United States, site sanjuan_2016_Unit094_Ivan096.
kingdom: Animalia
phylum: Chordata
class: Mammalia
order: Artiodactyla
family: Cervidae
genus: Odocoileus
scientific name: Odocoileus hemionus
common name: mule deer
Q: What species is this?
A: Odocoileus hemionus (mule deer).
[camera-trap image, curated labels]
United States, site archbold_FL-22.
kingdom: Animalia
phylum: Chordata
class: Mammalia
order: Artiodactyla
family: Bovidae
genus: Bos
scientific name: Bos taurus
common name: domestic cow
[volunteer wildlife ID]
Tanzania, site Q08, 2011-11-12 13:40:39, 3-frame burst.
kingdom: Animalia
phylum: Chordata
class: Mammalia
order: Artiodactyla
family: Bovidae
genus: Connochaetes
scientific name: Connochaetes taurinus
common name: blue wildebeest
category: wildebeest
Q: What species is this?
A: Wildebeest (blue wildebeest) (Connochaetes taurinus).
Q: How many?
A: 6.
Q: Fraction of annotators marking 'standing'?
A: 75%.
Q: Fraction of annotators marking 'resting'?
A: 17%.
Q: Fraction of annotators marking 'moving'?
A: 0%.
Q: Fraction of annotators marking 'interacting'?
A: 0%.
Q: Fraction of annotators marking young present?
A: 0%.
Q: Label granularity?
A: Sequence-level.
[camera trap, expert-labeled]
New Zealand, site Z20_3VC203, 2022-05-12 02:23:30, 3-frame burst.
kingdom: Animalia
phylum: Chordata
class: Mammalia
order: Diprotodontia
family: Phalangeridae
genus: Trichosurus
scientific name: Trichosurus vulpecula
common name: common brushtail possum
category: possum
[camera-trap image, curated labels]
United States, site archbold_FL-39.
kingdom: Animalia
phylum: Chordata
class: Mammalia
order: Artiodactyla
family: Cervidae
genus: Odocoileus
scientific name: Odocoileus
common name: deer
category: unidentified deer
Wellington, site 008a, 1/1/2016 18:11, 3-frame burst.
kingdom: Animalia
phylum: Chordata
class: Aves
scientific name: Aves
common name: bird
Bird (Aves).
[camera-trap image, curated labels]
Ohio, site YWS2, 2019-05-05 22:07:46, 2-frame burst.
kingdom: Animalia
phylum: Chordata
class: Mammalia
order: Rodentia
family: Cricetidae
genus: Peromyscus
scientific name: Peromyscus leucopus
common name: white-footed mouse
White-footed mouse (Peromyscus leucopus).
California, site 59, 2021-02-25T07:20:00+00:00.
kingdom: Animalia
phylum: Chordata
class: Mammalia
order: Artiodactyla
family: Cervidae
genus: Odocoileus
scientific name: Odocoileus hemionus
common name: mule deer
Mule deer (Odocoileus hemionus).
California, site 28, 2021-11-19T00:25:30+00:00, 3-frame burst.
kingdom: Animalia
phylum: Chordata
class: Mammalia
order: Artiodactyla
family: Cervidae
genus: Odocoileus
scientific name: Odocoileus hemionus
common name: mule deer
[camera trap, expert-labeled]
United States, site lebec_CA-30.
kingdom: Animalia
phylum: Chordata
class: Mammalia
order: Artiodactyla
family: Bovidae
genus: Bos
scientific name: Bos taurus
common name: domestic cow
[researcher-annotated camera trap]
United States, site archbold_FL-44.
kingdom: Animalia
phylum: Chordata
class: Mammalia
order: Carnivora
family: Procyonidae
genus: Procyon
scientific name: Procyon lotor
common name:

> _DIRECTIONS FOR THIS TASK_
What is needed is an exact copy of every entry.

> _ANSWER TO THE PROBLEM_
United States, site sanjuan_2016_Unit094_Ivan096.
kingdom: Animalia
phylum: Chordata
class: Mammalia
order: Artiodactyla
family: Cervidae
genus: Odocoileus
scientific name: Odocoileus hemionus
common name: mule deer
Q: What species is this?
A: Odocoileus hemionus (mule deer).
[camera-trap image, curated labels]
United States, site archbold_FL-22.
kingdom: Animalia
phylum: Chordata
class: Mammalia
order: Artiodactyla
family: Bovidae
genus: Bos
scientific name: Bos taurus
common name: domestic cow
[volunteer wildlife ID]
Tanzania, site Q08, 2011-11-12 13:40:39, 3-frame burst.
kingdom: Animalia
phylum: Chordata
class: Mammalia
order: Artiodactyla
family: Bovidae
genus: Connochaetes
scientific name: Connochaetes taurinus
common name: blue wildebeest
category: wildebeest
Q: What species is this?
A: Wildebeest (blue wildebeest) (Connochaetes taurinus).
Q: How many?
A: 6.
Q: Fraction of annotators marking 'standing'?
A: 75%.
Q: Fraction of annotators marking 'resting'?
A: 17%.
Q: Fraction of annotators marking 'moving'?
A: 0%.
Q: Fraction of annotators marking 'interacting'?
A: 0%.
Q: Fraction of annotators marking young present?
A: 0%.
Q: Label granularity?
A: Sequence-level.
[camera trap, expert-labeled]
New Zealand, site Z20_3VC203, 2022-05-12 02:23:30, 3-frame burst.
kingdom: Animalia
phylum: Chordata
class: Mammalia
order: Diprotodontia
family: Phalangeridae
genus: Trichosurus
scientific name: Trichosurus vulpecula
common name: common brushtail possum
category: possum
[camera-trap image, curated labels]
United States, site archbold_FL-39.
kingdom: Animalia
phylum: Chordata
class: Mammalia
order: Artiodactyla
family: Cervidae
genus: Odocoileus
scientific name: Odocoileus
common name: deer
category: unidentified deer
Wellington, site 008a, 1/1/2016 18:11, 3-frame burst.
kingdom: Animalia
phylum: Chordata
class: Aves
scientific name: Aves
common name: bird
Bird (Aves).
[camera-trap image, curated labels]
Ohio, site YWS2, 2019-05-05 22:07:46, 2-frame burst.
kingdom: Animalia
phylum: Chordata
class: Mammalia
order: Rodentia
family: Cricetidae
genus: Peromyscus
scientific name: Peromyscus leucopus
common name: white-footed mouse
White-footed mouse (Peromyscus leucopus).
California, site 59, 2021-02-25T07:20:00+00:00.
kingdom: Animalia
phylum: Chordata
class: Mammalia
order: Artiodactyla
family: Cervidae
genus: Odocoileus
scientific name: Odocoileus hemionus
common name: mule deer
Mule deer (Odocoileus hemionus).
California, site 28, 2021-11-19T00:25:30+00:00, 3-frame burst.
kingdom: Animalia
phylum: Chordata
class: Mammalia
order: Artiodactyla
family: Cervidae
genus: Odocoileus
scientific name: Odocoileus hemionus
common name: mule deer
[camera trap, expert-labeled]
United States, site lebec_CA-30.
kingdom: Animalia
phylum: Chordata
class: Mammalia
order: Artiodactyla
family: Bovidae
genus: Bos
scientific name: Bos taurus
common name: domestic cow
[researcher-annotated camera trap]
United States, site archbold_FL-44.
kingdom: Animalia
phylum: Chordata
class: Mammalia
order: Carnivora
family: Procyonidae
genus: Procyon
scientific name: Procyon lotor
common name:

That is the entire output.